Oh Maria, that is a lot. How do you manage L5/S1 without agony? That's my worst joint. I hope you can come to a long-term resolution that combines some meds if you need them but also control through diet and exercise. Feel better.


sj - Sep 01, 2020 12:30:51 pm PDT #25565 of 30019
"There are few hours in life more agreeable than the hour dedicated to the ceremony known as afternoon tea."

{{{|Maria}}} you have all my empathy as another Italian-American who has had to do a diabetic diet. I strongly suggest a big batch of oatmeal that can be heated up as needed for breakfast or Cheerios. I could still have a cup of pasta as part of a meal with the diet I was on if there were no other carbs with it, but I don't know the specifics they gave you. My email is in my profile if you want to talk.


-t - Sep 01, 2020 12:31:08 pm PDT #25566 of 30019
I am a woman of various inclinations and only some of the time are they to burn everything down in frustration

{{{Maria}}} That's a lot to take in an try to cope with.

I'm so sorry, Cass. Doing all that work and having it undone, what a nightmare


hippocampus - Sep 01, 2020 12:50:13 pm PDT #25567 of 30019
not your mom's socks.

was just coming in here for Maria~ma, and still sending it to you - just on the other diagnosis side. All the hugs -- and hoping you'll start to feel better soon.
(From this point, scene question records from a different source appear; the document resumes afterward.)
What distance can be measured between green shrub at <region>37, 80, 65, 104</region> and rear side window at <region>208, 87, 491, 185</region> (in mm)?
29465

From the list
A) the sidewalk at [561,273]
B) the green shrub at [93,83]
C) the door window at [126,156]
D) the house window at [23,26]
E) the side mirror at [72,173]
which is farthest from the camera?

Maria - Sep 01, 2020 12:50:19 pm PDT #25568 of 30019
Not so nice is that I'm about to ruin a Friday morning for a bunch of people because of a series of unfortunate events and an upset foreign government. - shrift

Oh Cass, I posted without seeing the nonsense happening to you. I'm so sorry.
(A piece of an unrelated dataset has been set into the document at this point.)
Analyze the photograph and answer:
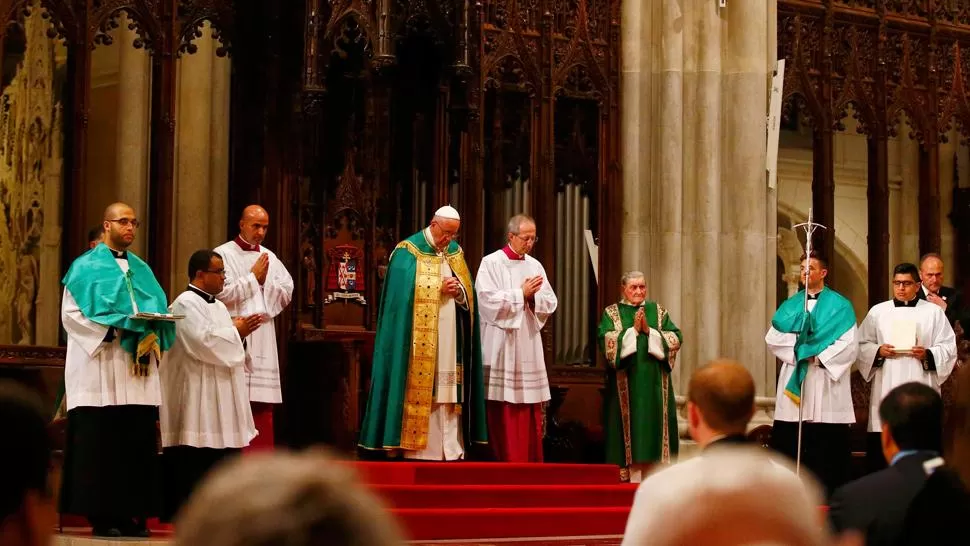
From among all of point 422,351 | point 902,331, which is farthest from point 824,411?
point 422,351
They want me to try a constant carb diet. The hospital used exchanges but I don't know how reasonable that will be for me in the real world. I'd already pretty much limited myself to only eating pasta when my father cooked it, but now I truly have to pay attention to portion size and timing.

I'm liable to do a cup of cereal dry and two hardboiled eggs for breakfast. I'm lactose-sensitive and I hate skim milk so I'd rather eat the cereal dry.

Thanks again for the ~ma, everyone. It helped keep me calm every time they came in to tell me something new.


Steph L. - Sep 01, 2020 12:52:11 pm PDT #25569 of 30019
I look more rad than Lutheranism

Maria, that's a lot, and a big change! It's probably good to get your sugar back to the normal range with meds, and then later potentially go off the meds and manage it with diet and exercise. But put a pin in that for now while you adjust to the meds.

I'm a little overwhelmed

Yeah, it's a big new thing to deal with, on top of this hellscape of a year in a global sense and a personal sense (I'm thinking of the graffiti at the restaurant that you posted on FB). This advice might sound like bullshit, but when you feel overwhelmed, try taking a few deep breaths and blowing them out slowly, just to dial down the overwhelm.

and worried that I have to really give up pasta.

I mean, maybe pasta can become an infrequent thing for now, but added back more often later? It would probably be a good idea to meet with a dietician* to talk about this stuff, including how to get used to breakfast.

*A registered dietician (RD) is the one who has credentials; just about anyone can call themselves a nutritionist, so look for an RD.

(Also, I apologize for launching into problem-solving mode if you wanted commiseration. So, in 100% genuine commiseration, I'll also say: that fucking sucks. Like you needed one more thing to deal with. It's bullshit.)